Le mécanisme que vous proposez est grossier et mal élaboré. C'est une « herse », avec une situation de blocage en amont et une obligation en aval. Chacun doit pouvoir conserver le droit de partir à la retraite à 60 ans – ce n'est pas une obligation – compte tenu de son parcours professionnel, de sa durée de cotisation et des droits qui lui auront été reconnus par ailleurs, au titre notamment de la pénibilité.
On pourrait peut-être comprendre le relèvement de l'âge légal, s'il s'accompagnait d'un véritable effort sur la pénibilité ou les carrières longues. En le faisant coïncider avec l'allongement de la durée de cotisation et un dispositif sur la pénibilité particulièrement restrictif, vous faites porter le poids de votre réforme surtout sur les catégories concernées par ces dispositifs.
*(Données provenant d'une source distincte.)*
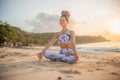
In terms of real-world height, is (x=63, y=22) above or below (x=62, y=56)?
above

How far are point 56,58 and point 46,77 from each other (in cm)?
79

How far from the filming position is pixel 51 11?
7.69 feet

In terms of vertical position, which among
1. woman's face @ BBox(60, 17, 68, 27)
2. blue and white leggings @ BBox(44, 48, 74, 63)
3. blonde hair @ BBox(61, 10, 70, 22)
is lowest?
blue and white leggings @ BBox(44, 48, 74, 63)

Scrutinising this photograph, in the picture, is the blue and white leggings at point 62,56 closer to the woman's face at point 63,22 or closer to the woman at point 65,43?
the woman at point 65,43

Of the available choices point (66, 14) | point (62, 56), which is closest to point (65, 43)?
point (62, 56)

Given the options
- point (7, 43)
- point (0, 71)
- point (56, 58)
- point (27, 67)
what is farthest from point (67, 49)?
point (7, 43)

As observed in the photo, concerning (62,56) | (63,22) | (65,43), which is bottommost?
(62,56)

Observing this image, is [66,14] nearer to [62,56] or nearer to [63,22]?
[63,22]

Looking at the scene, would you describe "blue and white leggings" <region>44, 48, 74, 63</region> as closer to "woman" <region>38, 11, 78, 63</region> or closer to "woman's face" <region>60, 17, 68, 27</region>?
"woman" <region>38, 11, 78, 63</region>

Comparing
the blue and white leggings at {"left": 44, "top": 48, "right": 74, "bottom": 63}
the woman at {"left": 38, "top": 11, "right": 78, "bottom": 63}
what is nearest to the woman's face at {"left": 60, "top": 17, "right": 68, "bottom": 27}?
the woman at {"left": 38, "top": 11, "right": 78, "bottom": 63}

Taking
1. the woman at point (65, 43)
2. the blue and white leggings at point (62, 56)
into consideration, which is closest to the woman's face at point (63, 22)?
the woman at point (65, 43)

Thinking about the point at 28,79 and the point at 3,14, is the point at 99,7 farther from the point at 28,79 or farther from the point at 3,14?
the point at 28,79

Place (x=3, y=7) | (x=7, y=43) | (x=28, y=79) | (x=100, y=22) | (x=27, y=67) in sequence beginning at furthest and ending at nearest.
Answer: (x=7, y=43) → (x=100, y=22) → (x=3, y=7) → (x=27, y=67) → (x=28, y=79)

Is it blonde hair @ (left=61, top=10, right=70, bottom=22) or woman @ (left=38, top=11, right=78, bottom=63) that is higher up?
blonde hair @ (left=61, top=10, right=70, bottom=22)
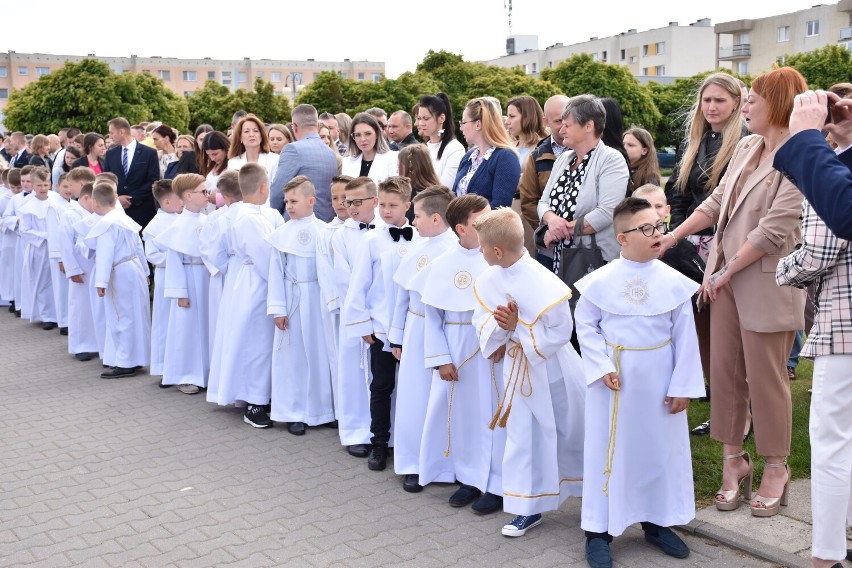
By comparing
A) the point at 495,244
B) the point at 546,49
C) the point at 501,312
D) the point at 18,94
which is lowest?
the point at 501,312

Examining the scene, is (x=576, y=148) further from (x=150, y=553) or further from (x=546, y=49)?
(x=546, y=49)

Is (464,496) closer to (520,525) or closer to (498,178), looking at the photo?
(520,525)

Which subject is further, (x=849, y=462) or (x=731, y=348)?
(x=731, y=348)

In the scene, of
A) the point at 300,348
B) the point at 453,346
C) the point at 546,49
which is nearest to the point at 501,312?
the point at 453,346

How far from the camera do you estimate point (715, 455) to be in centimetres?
605

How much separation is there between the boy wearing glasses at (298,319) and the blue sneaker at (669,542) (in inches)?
128

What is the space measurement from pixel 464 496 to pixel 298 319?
2.49 m

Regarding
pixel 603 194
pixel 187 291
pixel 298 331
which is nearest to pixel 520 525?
pixel 603 194

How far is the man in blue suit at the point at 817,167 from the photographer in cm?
352

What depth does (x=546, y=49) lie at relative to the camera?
95.9 m

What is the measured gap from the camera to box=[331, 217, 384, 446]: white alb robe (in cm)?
685

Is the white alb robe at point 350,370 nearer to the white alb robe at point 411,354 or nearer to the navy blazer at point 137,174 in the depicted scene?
the white alb robe at point 411,354

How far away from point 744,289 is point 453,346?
5.70 ft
On aurait pu maintenir l'âge légal de départ à 60 ans, tout en le faisant varier en fonction de l'espérance de vie par catégorie socioprofessionnelle. Cette solution, plus juste que la vôtre, aurait permis la mise en place d'un système en comptes notionnels. L'âge de départ de chaque cotisant, dès lors que celui-ci aurait fait le plein de droits, serait calculé en fonction de sa durée de vie espérée. Vous préférez imposer un âge qui ne tiendra pas compte des situations personnelles. Une autre option aurait été d'en revenir à la loi votée alors que M. Jacques Chirac était Premier ministre et qui avait créé, outre l'autorisation administrative de licenciement, un dispositif particulier pour toute une série de métiers pénibles, permettant de partir avant l'âge légal – 65 ans à l'époque – dès lors que certaines conditions d'activité étaient remplies. Voilà un correctif légitime et juste au dispositif de l'âge légal.
Votre système, lui, s'applique avec brutalité sans prendre ces différentes réalités en compte. L'explication en est que votre seule préoccupation, de bien court terme, est financière. Or, c'est une préoccupation de justice qui devrait primer, et c'est sur cette base qu'il faudrait trouver les aménagements financiers nécessaires, ce qui nous paraît possible sous réserve d'une vision globale du financement de nos comptes sociaux.
On ne nous parle que du déséquilibre des comptes des retraites. Mais comment se mettre d'accord sur un niveau de prélèvements obligatoires acceptable pour financer les retraites sans considérer aussi le besoin de financement des autres volets de notre système de protection sociale, à commencer par la santé, puisqu'on sait bien que les réformes de ces dernières années n'ont pas produit les effets attendus ?
Ainsi, le débat est entièrement biaisé. Il convient en conséquence de revenir au fond : il faut clarifier les conditions de départ à la retraite, l'âge de 60 ans étant la meilleure protection dont on dispose aujourd'hui, faute de précision sur les mécanismes de pénibilité et de carrières longues.